* _What to produce_:
Could you reproduce every entry as it stands, leaving the pictures behind?

------------------------------------------------------------------------

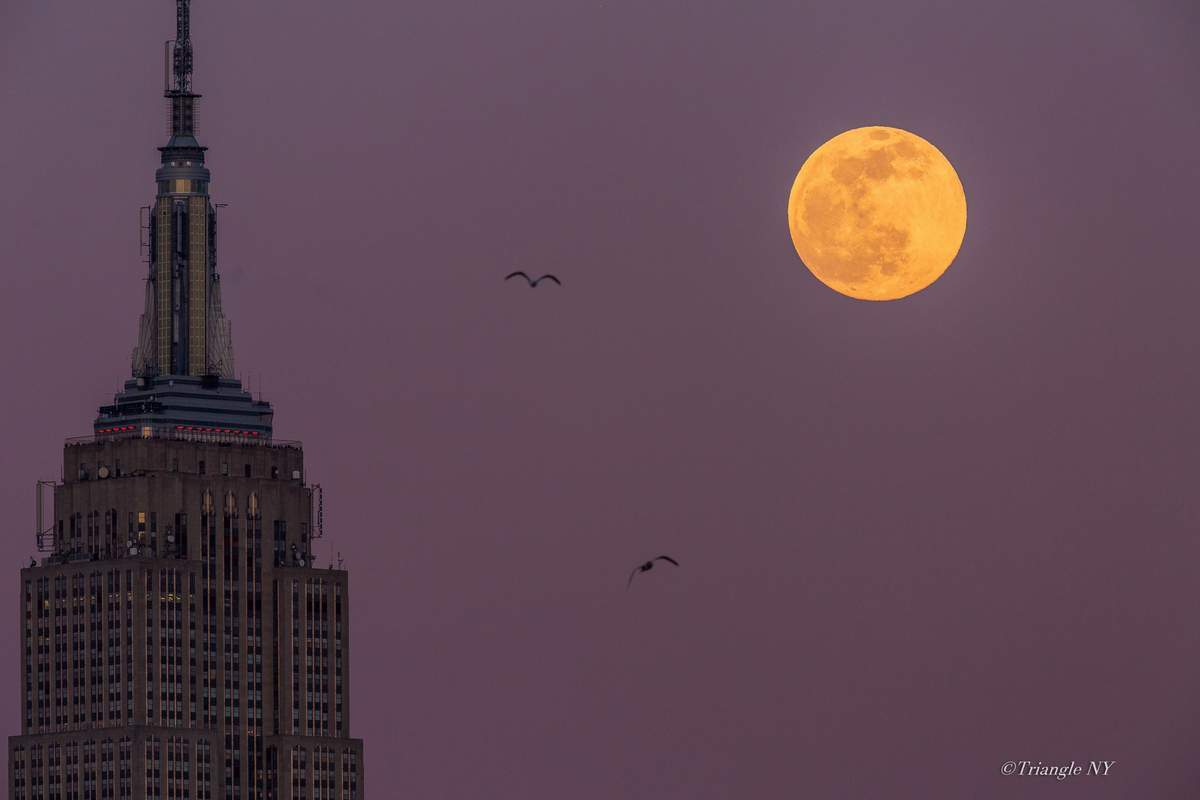 Fourth Super Snow Moon 2020_a0274805_03442771.jpg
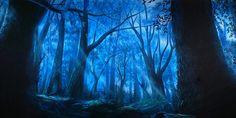 Into The Woods Scenic Backdrop | TheatreWorld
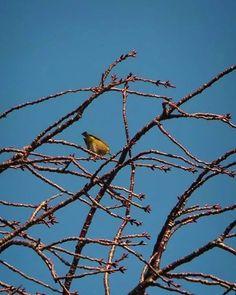 おはよーございます。  パンパンになってきた蕾で 手をふるサクラ枝にメジロ。 あぁ、春が間近にやって来てる。  さて月曜日。 スコンと晴れた空のような1日を。   #sky #winter #bird #空 #冬 #鳥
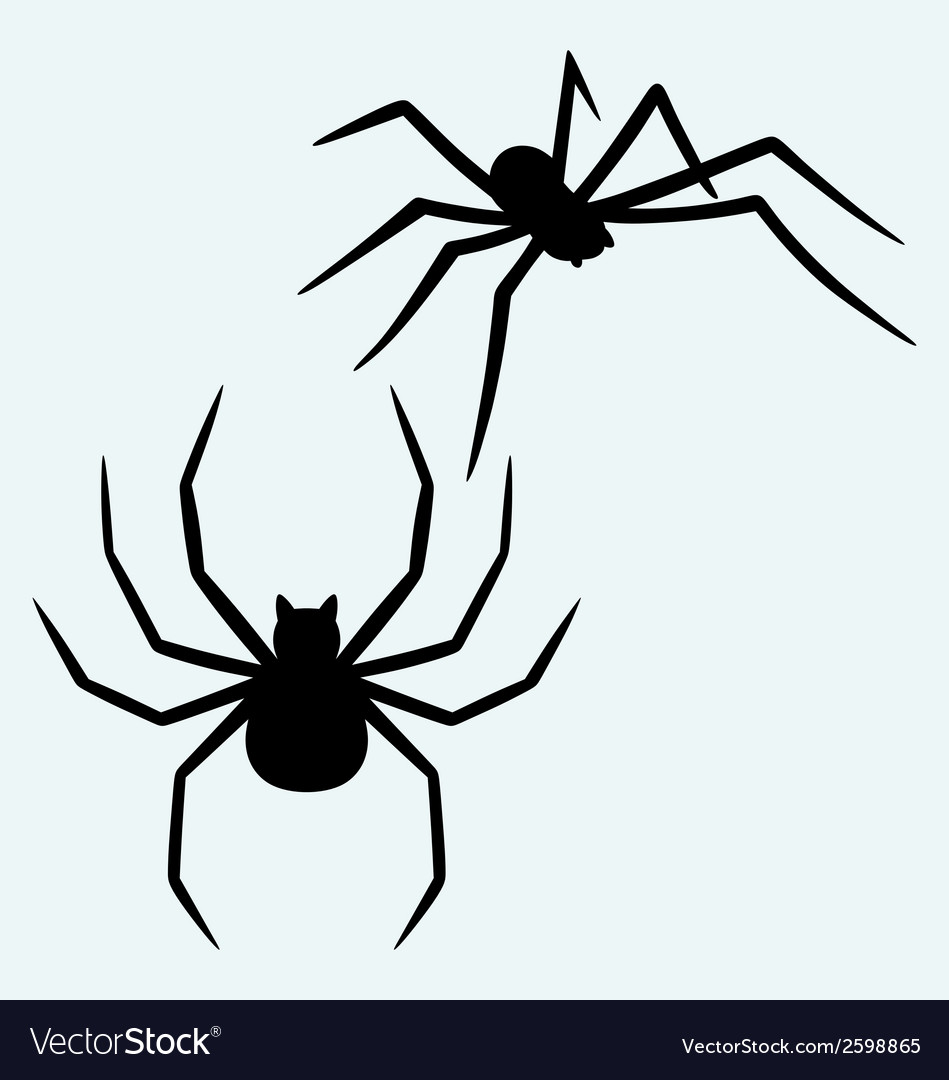 black spider royalty free vector image vectorstock rh vectorstock com spyder victor 2 spyder victor review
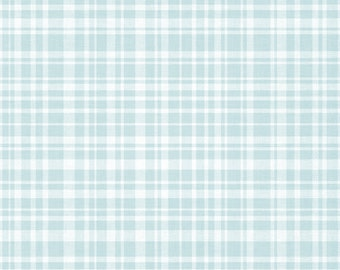 Frame Color #42 Blue Plaid - Do Not Purchase This Listing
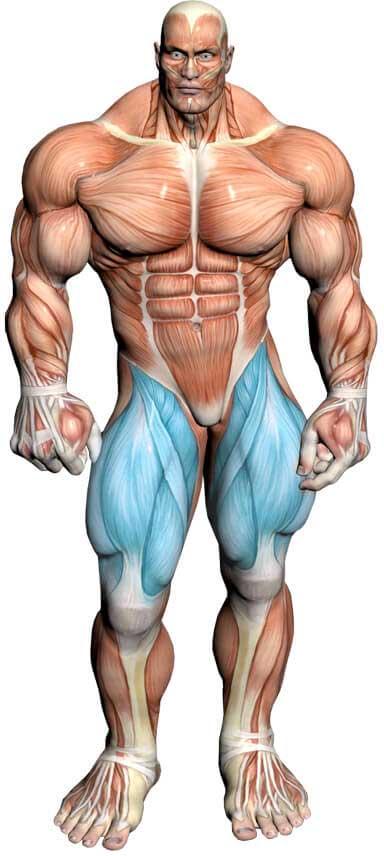 آناتومی بدن ( ران پا )
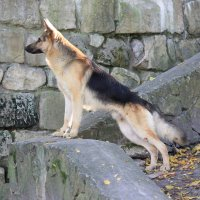 Собака - 12. :: Руслан Грицунь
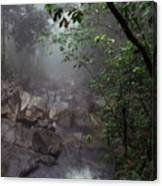 Misty Rainforest El Yunque Mirror Image Canvas Print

------------------------------------------------------------------------

* _Completed task_:
 Fourth Super Snow Moon 2020_a0274805_03442771.jpg
 Into The Woods Scenic Backdrop | TheatreWorld
 おはよーございます。  パンパンになってきた蕾で 手をふるサクラ枝にメジロ。 あぁ、春が間近にやって来てる。  さて月曜日。 スコンと晴れた空のような1日を。   #sky #winter #bird #空 #冬 #鳥
 black spider royalty free vector image vectorstock rh vectorstock com spyder victor 2 spyder victor review
 Frame Color #42 Blue Plaid - Do Not Purchase This Listing
 آناتومی بدن ( ران پا )
 Собака - 12. :: Руслан Грицунь
 Misty Rainforest El Yunque Mirror Image Canvas Print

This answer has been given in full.